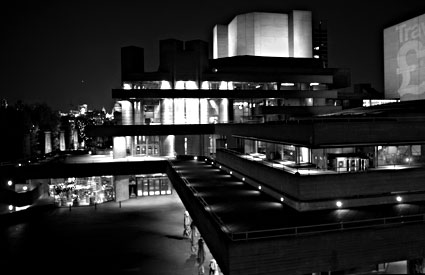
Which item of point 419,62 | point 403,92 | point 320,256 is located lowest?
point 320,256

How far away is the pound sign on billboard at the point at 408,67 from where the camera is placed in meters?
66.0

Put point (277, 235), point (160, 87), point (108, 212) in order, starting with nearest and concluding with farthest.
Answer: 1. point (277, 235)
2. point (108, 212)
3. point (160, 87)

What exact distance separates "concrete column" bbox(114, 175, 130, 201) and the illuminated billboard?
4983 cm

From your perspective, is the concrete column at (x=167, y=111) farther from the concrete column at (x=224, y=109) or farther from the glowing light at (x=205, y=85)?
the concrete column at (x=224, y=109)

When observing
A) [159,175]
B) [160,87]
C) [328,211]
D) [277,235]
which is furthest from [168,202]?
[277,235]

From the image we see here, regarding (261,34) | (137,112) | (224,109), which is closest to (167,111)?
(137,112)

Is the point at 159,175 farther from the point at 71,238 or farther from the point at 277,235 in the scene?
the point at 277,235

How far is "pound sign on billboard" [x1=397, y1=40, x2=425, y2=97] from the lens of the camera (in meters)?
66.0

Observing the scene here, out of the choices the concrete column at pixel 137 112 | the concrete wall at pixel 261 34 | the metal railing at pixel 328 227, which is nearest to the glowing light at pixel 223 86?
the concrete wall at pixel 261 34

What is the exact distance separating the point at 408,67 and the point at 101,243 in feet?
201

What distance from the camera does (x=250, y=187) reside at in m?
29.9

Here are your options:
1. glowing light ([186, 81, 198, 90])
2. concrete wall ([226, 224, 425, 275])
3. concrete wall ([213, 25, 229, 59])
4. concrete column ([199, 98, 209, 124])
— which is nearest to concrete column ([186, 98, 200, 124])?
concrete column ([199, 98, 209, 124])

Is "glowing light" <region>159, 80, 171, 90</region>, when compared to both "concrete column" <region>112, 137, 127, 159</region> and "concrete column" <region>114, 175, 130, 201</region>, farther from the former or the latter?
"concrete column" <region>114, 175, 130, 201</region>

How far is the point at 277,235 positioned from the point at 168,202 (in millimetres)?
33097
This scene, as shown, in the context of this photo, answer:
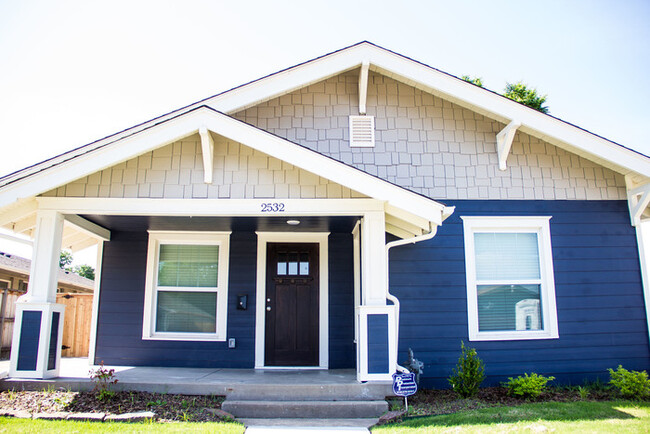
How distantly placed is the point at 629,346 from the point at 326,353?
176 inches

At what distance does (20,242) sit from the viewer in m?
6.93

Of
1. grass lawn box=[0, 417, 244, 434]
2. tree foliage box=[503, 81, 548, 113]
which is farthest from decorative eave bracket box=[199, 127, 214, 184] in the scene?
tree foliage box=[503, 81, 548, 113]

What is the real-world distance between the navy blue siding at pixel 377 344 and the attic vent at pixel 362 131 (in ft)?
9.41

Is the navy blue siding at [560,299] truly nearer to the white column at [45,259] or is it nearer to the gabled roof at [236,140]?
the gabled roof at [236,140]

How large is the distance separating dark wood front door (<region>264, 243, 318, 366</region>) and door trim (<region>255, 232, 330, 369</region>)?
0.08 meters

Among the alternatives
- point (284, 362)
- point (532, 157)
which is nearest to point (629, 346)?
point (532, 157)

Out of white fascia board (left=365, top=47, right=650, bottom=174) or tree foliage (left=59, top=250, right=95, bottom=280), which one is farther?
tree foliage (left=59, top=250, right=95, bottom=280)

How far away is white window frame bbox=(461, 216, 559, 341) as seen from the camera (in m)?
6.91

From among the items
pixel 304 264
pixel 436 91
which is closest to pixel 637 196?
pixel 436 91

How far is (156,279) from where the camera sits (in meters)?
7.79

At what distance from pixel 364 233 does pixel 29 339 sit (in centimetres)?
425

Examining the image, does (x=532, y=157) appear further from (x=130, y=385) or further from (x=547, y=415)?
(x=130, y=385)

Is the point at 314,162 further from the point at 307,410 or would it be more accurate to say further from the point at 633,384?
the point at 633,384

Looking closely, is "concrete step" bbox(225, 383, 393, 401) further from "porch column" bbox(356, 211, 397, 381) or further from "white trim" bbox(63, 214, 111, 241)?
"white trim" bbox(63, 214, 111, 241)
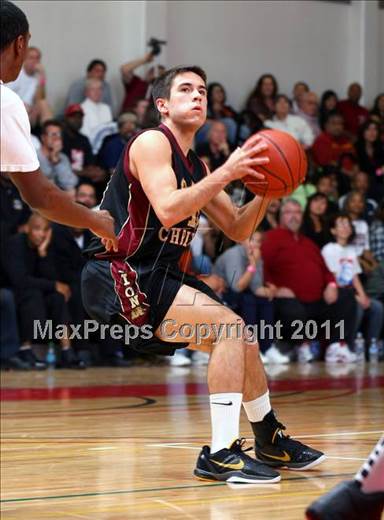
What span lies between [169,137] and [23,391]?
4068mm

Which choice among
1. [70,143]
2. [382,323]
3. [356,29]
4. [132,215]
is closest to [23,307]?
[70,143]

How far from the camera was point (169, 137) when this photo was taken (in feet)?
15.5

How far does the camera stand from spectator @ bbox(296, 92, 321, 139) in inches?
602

+++++

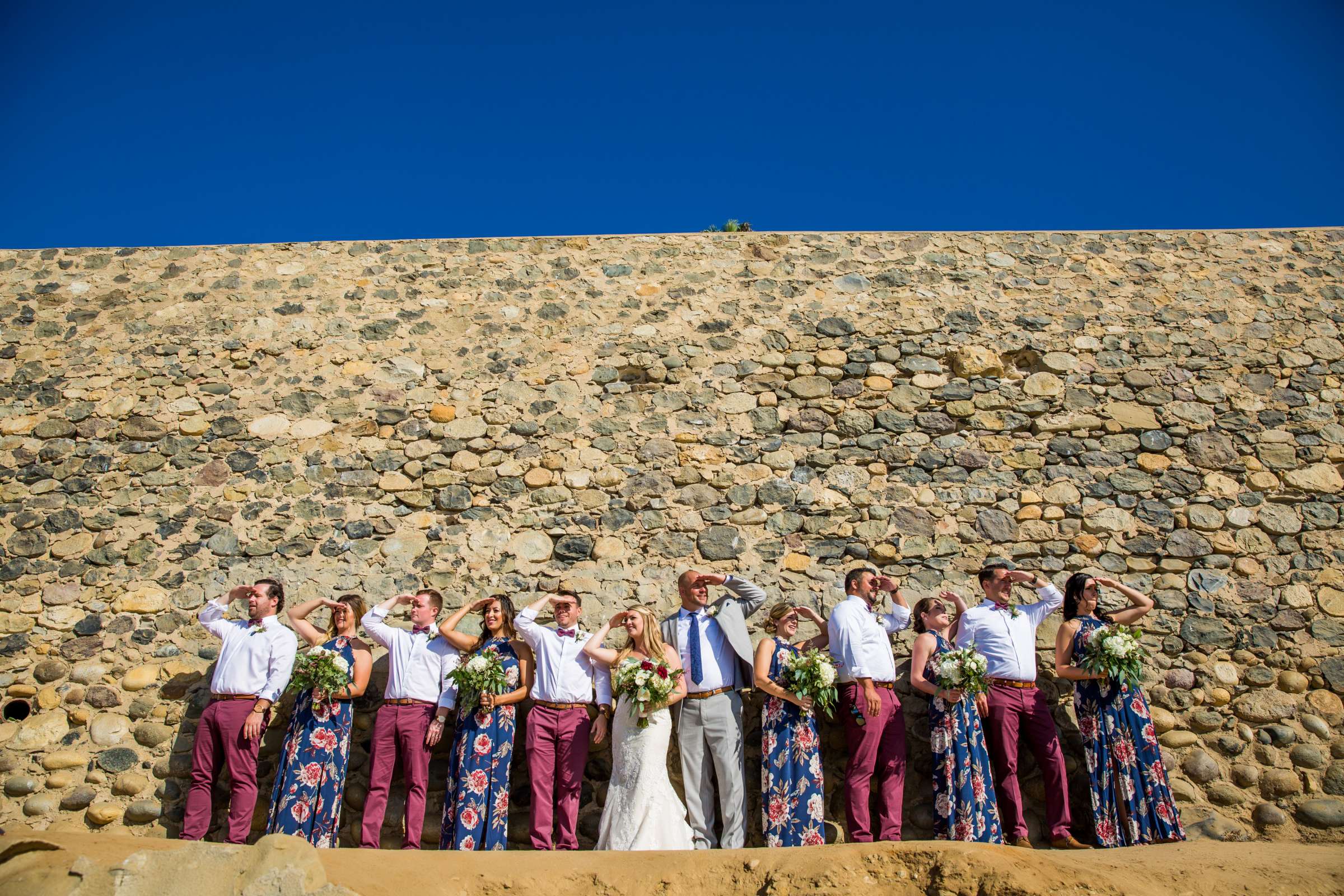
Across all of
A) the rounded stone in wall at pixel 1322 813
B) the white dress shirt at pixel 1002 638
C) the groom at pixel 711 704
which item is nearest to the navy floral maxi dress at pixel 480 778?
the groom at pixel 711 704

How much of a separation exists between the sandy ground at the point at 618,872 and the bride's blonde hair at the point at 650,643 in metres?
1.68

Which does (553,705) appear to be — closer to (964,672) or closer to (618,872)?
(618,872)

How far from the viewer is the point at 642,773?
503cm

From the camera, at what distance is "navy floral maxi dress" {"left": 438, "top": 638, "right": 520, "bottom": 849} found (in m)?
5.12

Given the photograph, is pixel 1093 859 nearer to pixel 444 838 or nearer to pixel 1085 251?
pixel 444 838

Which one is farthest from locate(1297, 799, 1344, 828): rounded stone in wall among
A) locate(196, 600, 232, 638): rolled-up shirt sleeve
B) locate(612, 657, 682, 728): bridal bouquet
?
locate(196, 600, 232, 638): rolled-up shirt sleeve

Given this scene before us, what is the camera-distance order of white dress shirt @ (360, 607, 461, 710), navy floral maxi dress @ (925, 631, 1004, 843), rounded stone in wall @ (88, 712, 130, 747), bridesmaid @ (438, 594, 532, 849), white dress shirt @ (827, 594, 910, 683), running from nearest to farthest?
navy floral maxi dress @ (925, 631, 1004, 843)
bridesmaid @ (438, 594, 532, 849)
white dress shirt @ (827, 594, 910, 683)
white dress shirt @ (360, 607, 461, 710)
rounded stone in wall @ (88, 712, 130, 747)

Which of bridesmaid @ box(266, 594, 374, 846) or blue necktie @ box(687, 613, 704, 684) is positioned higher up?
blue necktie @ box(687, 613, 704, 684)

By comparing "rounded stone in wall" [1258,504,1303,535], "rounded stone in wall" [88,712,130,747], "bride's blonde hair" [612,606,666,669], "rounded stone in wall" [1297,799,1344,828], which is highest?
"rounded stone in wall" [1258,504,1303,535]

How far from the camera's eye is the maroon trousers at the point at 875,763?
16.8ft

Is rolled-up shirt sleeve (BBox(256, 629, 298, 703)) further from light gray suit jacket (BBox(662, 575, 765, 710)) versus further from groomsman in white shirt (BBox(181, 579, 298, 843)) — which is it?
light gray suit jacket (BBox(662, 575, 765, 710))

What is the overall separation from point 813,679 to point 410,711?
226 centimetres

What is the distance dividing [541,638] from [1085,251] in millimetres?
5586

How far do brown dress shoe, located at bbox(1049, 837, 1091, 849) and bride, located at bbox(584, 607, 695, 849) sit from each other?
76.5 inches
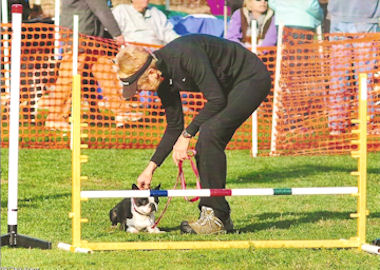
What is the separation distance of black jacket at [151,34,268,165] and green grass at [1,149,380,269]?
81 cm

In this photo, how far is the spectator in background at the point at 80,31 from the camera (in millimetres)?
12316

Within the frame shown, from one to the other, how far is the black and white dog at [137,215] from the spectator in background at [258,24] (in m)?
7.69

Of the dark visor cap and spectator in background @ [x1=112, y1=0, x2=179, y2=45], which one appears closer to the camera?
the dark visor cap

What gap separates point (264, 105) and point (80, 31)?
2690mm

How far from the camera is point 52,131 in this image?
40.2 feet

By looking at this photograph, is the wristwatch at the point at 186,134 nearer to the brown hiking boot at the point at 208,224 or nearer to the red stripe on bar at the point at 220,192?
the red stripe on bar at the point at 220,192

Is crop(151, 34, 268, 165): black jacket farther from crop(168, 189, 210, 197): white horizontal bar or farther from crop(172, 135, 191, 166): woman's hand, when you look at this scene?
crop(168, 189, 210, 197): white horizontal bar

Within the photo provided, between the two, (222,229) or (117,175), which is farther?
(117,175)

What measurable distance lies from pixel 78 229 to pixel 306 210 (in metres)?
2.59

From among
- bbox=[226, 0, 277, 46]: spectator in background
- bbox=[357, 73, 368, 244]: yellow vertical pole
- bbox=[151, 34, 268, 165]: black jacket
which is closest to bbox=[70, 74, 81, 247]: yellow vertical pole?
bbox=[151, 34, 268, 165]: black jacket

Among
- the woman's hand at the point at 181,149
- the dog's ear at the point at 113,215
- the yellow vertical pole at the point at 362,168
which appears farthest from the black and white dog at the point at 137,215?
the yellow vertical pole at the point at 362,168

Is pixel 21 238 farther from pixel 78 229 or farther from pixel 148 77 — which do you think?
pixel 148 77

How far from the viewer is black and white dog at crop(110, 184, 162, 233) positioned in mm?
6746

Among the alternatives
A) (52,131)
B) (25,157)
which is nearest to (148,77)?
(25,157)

+++++

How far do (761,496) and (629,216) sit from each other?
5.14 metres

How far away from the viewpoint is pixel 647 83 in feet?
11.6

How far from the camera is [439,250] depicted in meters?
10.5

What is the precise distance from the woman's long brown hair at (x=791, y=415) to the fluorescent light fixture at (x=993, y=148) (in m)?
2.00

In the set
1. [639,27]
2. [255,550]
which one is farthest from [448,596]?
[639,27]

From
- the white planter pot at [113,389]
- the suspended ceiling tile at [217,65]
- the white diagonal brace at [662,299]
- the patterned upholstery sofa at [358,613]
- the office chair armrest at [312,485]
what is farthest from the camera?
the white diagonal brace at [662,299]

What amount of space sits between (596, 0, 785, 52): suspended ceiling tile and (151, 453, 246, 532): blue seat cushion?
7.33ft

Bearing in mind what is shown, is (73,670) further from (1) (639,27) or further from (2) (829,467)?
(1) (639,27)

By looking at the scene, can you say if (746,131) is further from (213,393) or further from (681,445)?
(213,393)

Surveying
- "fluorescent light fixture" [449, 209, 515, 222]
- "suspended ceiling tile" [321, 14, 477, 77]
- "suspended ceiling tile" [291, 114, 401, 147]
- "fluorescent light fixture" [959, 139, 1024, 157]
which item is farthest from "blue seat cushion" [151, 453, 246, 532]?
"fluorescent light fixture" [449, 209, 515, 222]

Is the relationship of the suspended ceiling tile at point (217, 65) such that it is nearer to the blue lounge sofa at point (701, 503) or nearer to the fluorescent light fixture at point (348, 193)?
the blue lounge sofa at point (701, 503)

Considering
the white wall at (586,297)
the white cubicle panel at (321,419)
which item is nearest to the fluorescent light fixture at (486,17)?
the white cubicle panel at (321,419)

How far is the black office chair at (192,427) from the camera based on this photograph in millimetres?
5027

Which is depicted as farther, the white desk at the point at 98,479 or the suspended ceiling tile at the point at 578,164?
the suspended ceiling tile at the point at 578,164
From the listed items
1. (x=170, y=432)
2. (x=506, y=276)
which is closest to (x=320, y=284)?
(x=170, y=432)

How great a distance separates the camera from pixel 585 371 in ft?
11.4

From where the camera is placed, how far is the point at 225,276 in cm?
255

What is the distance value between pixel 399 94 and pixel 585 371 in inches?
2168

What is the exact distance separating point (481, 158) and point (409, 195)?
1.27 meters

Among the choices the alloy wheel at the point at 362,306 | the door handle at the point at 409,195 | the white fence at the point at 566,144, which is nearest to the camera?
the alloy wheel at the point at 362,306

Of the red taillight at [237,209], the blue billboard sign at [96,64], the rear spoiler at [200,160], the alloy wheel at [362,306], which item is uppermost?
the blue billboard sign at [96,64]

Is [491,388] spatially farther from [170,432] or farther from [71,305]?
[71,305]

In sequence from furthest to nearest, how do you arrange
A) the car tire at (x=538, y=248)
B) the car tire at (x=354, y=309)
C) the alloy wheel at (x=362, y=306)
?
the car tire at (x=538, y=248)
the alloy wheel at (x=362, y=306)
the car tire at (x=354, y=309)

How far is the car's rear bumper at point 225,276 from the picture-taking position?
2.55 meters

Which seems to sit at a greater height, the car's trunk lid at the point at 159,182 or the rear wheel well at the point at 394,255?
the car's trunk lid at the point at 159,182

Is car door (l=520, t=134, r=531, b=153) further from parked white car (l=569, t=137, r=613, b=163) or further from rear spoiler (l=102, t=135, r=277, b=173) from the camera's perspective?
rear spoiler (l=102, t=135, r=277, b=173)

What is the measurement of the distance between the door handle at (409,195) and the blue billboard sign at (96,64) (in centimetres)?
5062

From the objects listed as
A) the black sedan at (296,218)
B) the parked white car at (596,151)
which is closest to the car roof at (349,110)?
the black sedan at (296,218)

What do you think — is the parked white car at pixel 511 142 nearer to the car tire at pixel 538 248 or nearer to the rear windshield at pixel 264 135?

+++++

» EXERCISE PROMPT
Pull out every line of the items above that contains the word "suspended", copying each one in full. Case counts.

» EXERCISE ANSWER
- the suspended ceiling tile at [217,65]
What amount of space sits between (596, 0, 785, 52): suspended ceiling tile and (151, 453, 246, 532): blue seat cushion?
- "suspended ceiling tile" [321, 14, 477, 77]
- "suspended ceiling tile" [291, 114, 401, 147]
Is the relationship of the suspended ceiling tile at point (217, 65) such that it is nearer to the blue lounge sofa at point (701, 503) or nearer to the fluorescent light fixture at point (348, 193)?
Which is depicted as farther, the white desk at the point at 98,479 or the suspended ceiling tile at the point at 578,164?
the suspended ceiling tile at the point at 578,164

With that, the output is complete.